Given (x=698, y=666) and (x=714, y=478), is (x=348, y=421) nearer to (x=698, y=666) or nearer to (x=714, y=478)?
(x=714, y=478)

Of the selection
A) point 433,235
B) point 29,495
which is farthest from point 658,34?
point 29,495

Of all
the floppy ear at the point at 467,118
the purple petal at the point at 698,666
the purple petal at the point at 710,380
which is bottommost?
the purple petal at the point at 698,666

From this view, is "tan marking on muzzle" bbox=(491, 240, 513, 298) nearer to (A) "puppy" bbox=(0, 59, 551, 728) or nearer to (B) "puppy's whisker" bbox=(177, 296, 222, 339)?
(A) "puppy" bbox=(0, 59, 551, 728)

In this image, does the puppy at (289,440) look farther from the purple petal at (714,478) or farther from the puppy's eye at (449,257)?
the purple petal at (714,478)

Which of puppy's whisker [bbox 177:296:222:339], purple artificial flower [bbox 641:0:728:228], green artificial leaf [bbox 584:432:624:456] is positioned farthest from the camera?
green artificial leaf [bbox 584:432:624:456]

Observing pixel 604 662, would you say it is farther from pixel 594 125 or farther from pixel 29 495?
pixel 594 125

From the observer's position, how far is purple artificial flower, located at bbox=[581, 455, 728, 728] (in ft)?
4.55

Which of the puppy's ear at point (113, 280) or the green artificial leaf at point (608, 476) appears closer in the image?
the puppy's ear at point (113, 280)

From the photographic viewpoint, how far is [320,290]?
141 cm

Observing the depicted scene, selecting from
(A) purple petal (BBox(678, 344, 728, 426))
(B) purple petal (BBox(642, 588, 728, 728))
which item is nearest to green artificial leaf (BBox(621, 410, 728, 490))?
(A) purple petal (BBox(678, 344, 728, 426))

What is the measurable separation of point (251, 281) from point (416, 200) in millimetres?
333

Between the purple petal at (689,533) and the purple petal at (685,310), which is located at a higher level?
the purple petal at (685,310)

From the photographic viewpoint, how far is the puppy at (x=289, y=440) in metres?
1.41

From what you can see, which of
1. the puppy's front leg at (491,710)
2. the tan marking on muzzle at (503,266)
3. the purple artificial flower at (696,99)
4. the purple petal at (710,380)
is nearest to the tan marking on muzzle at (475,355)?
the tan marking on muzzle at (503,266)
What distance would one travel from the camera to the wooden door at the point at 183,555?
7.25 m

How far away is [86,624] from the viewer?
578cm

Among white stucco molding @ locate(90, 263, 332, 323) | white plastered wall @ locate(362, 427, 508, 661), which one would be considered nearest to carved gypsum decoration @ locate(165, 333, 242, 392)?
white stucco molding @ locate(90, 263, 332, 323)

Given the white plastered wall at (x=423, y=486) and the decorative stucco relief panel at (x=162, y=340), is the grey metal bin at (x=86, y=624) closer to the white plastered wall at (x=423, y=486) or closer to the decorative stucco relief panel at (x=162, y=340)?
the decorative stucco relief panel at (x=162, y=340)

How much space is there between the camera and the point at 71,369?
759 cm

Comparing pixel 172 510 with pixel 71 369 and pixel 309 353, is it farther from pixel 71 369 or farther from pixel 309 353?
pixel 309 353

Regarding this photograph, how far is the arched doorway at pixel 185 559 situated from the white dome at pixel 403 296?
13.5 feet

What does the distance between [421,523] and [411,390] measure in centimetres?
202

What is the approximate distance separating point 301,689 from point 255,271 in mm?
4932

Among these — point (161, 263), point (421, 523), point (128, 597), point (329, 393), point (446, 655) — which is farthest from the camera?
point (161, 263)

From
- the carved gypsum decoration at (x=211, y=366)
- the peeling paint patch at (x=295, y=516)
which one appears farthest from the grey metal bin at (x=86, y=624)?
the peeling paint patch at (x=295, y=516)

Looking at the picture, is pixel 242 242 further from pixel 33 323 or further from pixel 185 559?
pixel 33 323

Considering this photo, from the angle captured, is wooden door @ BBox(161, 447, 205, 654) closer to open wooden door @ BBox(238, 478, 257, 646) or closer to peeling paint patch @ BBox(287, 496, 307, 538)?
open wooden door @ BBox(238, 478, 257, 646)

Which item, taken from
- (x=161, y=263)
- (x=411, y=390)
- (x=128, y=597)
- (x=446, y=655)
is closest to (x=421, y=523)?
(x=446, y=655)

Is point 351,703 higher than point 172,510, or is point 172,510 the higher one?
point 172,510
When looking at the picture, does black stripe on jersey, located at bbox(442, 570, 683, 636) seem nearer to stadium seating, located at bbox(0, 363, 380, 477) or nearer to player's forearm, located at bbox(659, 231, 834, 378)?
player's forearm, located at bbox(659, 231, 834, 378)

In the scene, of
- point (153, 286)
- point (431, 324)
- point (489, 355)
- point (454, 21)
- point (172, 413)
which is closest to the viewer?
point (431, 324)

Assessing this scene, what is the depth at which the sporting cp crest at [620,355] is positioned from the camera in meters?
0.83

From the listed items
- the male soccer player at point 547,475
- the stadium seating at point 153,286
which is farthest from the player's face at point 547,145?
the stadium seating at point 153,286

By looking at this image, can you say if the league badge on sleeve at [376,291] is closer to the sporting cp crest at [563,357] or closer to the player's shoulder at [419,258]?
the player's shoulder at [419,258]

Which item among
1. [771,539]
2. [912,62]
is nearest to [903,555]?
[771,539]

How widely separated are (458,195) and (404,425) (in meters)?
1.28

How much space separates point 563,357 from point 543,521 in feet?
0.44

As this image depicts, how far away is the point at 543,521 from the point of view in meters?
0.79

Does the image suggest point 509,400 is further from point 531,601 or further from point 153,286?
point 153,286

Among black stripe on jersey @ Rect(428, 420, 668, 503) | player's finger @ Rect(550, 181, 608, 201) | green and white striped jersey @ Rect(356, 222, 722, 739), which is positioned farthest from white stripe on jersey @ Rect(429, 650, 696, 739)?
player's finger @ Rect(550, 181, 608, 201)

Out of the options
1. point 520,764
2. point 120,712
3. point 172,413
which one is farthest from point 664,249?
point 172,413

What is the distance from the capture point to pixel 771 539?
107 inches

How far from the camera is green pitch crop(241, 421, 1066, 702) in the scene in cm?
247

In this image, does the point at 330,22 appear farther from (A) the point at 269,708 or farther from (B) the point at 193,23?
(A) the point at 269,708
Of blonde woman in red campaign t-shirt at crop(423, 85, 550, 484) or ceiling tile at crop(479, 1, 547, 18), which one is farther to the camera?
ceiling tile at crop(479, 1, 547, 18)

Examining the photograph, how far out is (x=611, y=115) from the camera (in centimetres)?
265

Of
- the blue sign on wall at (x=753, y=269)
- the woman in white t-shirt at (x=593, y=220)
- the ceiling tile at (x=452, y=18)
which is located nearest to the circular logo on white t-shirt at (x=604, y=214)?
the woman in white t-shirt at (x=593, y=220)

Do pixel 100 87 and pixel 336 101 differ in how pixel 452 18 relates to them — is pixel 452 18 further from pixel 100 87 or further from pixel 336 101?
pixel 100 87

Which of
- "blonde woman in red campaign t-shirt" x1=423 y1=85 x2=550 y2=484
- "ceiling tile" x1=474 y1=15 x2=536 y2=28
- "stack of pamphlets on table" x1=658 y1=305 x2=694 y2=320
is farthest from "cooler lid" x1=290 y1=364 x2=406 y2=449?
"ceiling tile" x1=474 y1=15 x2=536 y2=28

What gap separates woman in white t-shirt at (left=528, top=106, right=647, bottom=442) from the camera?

----------

# [Your objective]
Write out the full listing, keeping every line exactly as it is.

# [Exercise result]
Given (x=698, y=666) and (x=714, y=478), is (x=348, y=421) nearer to (x=698, y=666) or nearer to (x=714, y=478)?
(x=714, y=478)

Of the selection
A) point 433,235
B) point 29,495
which is farthest from point 658,34?
point 29,495

Of all
the floppy ear at the point at 467,118
the purple petal at the point at 698,666
the purple petal at the point at 710,380
which is bottommost?
the purple petal at the point at 698,666

From this view, is "tan marking on muzzle" bbox=(491, 240, 513, 298) nearer to (A) "puppy" bbox=(0, 59, 551, 728) or nearer to (B) "puppy's whisker" bbox=(177, 296, 222, 339)?
(A) "puppy" bbox=(0, 59, 551, 728)

In this image, does the puppy at (289,440) look farther from the purple petal at (714,478) or farther from the puppy's eye at (449,257)?
the purple petal at (714,478)

Which of puppy's whisker [bbox 177:296:222:339], purple artificial flower [bbox 641:0:728:228], green artificial leaf [bbox 584:432:624:456] is positioned farthest from the camera?
green artificial leaf [bbox 584:432:624:456]

Observing pixel 604 662, would you say it is farther from pixel 594 125 or farther from pixel 29 495?
pixel 594 125

From the observer's position, how far is purple artificial flower, located at bbox=[581, 455, 728, 728] (in ft)?
4.55

Which of the puppy's ear at point (113, 280) or the green artificial leaf at point (608, 476) appears closer in the image?
the puppy's ear at point (113, 280)

From the photographic viewpoint, how far is [320,290]?
141 cm

Observing the depicted scene, selecting from
(A) purple petal (BBox(678, 344, 728, 426))
(B) purple petal (BBox(642, 588, 728, 728))
which item is nearest to green artificial leaf (BBox(621, 410, 728, 490))?
(A) purple petal (BBox(678, 344, 728, 426))

What is the measurable separation of point (251, 281) from point (416, 200) in millimetres?
333

Between the purple petal at (689,533) and the purple petal at (685,310), which is located at a higher level?
the purple petal at (685,310)

From the photographic viewpoint, how far is the puppy at (x=289, y=440) in metres?
1.41

From what you can see, which of
1. the puppy's front leg at (491,710)
2. the tan marking on muzzle at (503,266)
3. the purple artificial flower at (696,99)
4. the purple petal at (710,380)
is nearest to the tan marking on muzzle at (475,355)?
the tan marking on muzzle at (503,266)
What distance would one travel from the camera to the wooden door at the point at 183,555?
7.25 m

How far away is [86,624] from the viewer?
578cm

Among white stucco molding @ locate(90, 263, 332, 323) | white plastered wall @ locate(362, 427, 508, 661), which one would be considered nearest to carved gypsum decoration @ locate(165, 333, 242, 392)?
white stucco molding @ locate(90, 263, 332, 323)

Given the white plastered wall at (x=423, y=486) and the decorative stucco relief panel at (x=162, y=340), is the grey metal bin at (x=86, y=624) closer to the white plastered wall at (x=423, y=486) or closer to the decorative stucco relief panel at (x=162, y=340)?
the decorative stucco relief panel at (x=162, y=340)

How much space is there between the camera and the point at 71,369?
759 cm

Comparing pixel 172 510 with pixel 71 369 and pixel 309 353, is it farther from pixel 71 369 or farther from pixel 309 353?
pixel 309 353

Regarding this photograph, how far is the arched doorway at pixel 185 559 situated from the white dome at pixel 403 296?
13.5 feet

What does the distance between [421,523] and [411,390] measure in centimetres?
202

What is the approximate distance separating point 301,689 from point 255,271 in mm?
4932

Among these — point (161, 263), point (421, 523), point (128, 597), point (329, 393), point (446, 655) — which is farthest from the camera?
point (161, 263)

From
- the carved gypsum decoration at (x=211, y=366)
- the peeling paint patch at (x=295, y=516)
which one appears farthest from the grey metal bin at (x=86, y=624)?
the peeling paint patch at (x=295, y=516)

Looking at the picture, is pixel 242 242 further from pixel 33 323 or further from pixel 185 559?
pixel 33 323

Considering this photo, from the angle captured, is wooden door @ BBox(161, 447, 205, 654) closer to open wooden door @ BBox(238, 478, 257, 646) or closer to peeling paint patch @ BBox(287, 496, 307, 538)?
open wooden door @ BBox(238, 478, 257, 646)

Which item, taken from
- (x=161, y=263)
- (x=411, y=390)
- (x=128, y=597)
- (x=446, y=655)
is closest to (x=421, y=523)?
(x=446, y=655)

Is point 351,703 higher than point 172,510, or is point 172,510 the higher one?
point 172,510
When looking at the picture, does black stripe on jersey, located at bbox(442, 570, 683, 636) seem nearer to stadium seating, located at bbox(0, 363, 380, 477) or nearer to player's forearm, located at bbox(659, 231, 834, 378)?
player's forearm, located at bbox(659, 231, 834, 378)

In the scene, of
- point (153, 286)
- point (431, 324)
- point (489, 355)
- point (454, 21)
- point (172, 413)
which is closest to the viewer?
point (431, 324)

Assessing this scene, what is the depth at which the sporting cp crest at [620,355] is positioned from the camera in meters?
0.83

From the listed items
- the male soccer player at point 547,475
- the stadium seating at point 153,286
which is farthest from the player's face at point 547,145?
the stadium seating at point 153,286

By looking at this image, can you say if the league badge on sleeve at [376,291] is closer to the sporting cp crest at [563,357] or closer to the player's shoulder at [419,258]?
the player's shoulder at [419,258]

Which item among
1. [771,539]
2. [912,62]
is nearest to [903,555]?
[771,539]

How widely separated are (458,195) and (404,425) (in meters)?
1.28

How much space separates point 563,357 from point 543,521 in feet?
0.44

As this image depicts, how far away is the point at 543,521 from the point of view in meters?
0.79

Does the image suggest point 509,400 is further from point 531,601 or further from point 153,286?
point 153,286

Among black stripe on jersey @ Rect(428, 420, 668, 503) | player's finger @ Rect(550, 181, 608, 201) | green and white striped jersey @ Rect(356, 222, 722, 739), which is positioned farthest from white stripe on jersey @ Rect(429, 650, 696, 739)?
player's finger @ Rect(550, 181, 608, 201)

Out of the options
1. point 520,764
2. point 120,712
3. point 172,413
which one is farthest from point 664,249?
point 172,413

What is the distance from the capture point to pixel 771 539?
107 inches

How far from the camera is green pitch crop(241, 421, 1066, 702) in the scene in cm?
247

In this image, does the point at 330,22 appear farther from (A) the point at 269,708 or farther from (B) the point at 193,23?
(A) the point at 269,708
Of blonde woman in red campaign t-shirt at crop(423, 85, 550, 484) or ceiling tile at crop(479, 1, 547, 18), which one is farther to the camera?
ceiling tile at crop(479, 1, 547, 18)

Examining the photograph, how far out is (x=611, y=115) from the camera (in centimetres)?
265

Of
- the blue sign on wall at (x=753, y=269)
- the woman in white t-shirt at (x=593, y=220)
- the ceiling tile at (x=452, y=18)
which is located nearest to the circular logo on white t-shirt at (x=604, y=214)?
the woman in white t-shirt at (x=593, y=220)

Do pixel 100 87 and pixel 336 101 differ in how pixel 452 18 relates to them — is pixel 452 18 further from pixel 100 87 or further from pixel 336 101?
pixel 100 87

Which of
- "blonde woman in red campaign t-shirt" x1=423 y1=85 x2=550 y2=484
- "ceiling tile" x1=474 y1=15 x2=536 y2=28
- "stack of pamphlets on table" x1=658 y1=305 x2=694 y2=320
is farthest from "cooler lid" x1=290 y1=364 x2=406 y2=449?
"ceiling tile" x1=474 y1=15 x2=536 y2=28

What gap separates woman in white t-shirt at (left=528, top=106, right=647, bottom=442) from the camera?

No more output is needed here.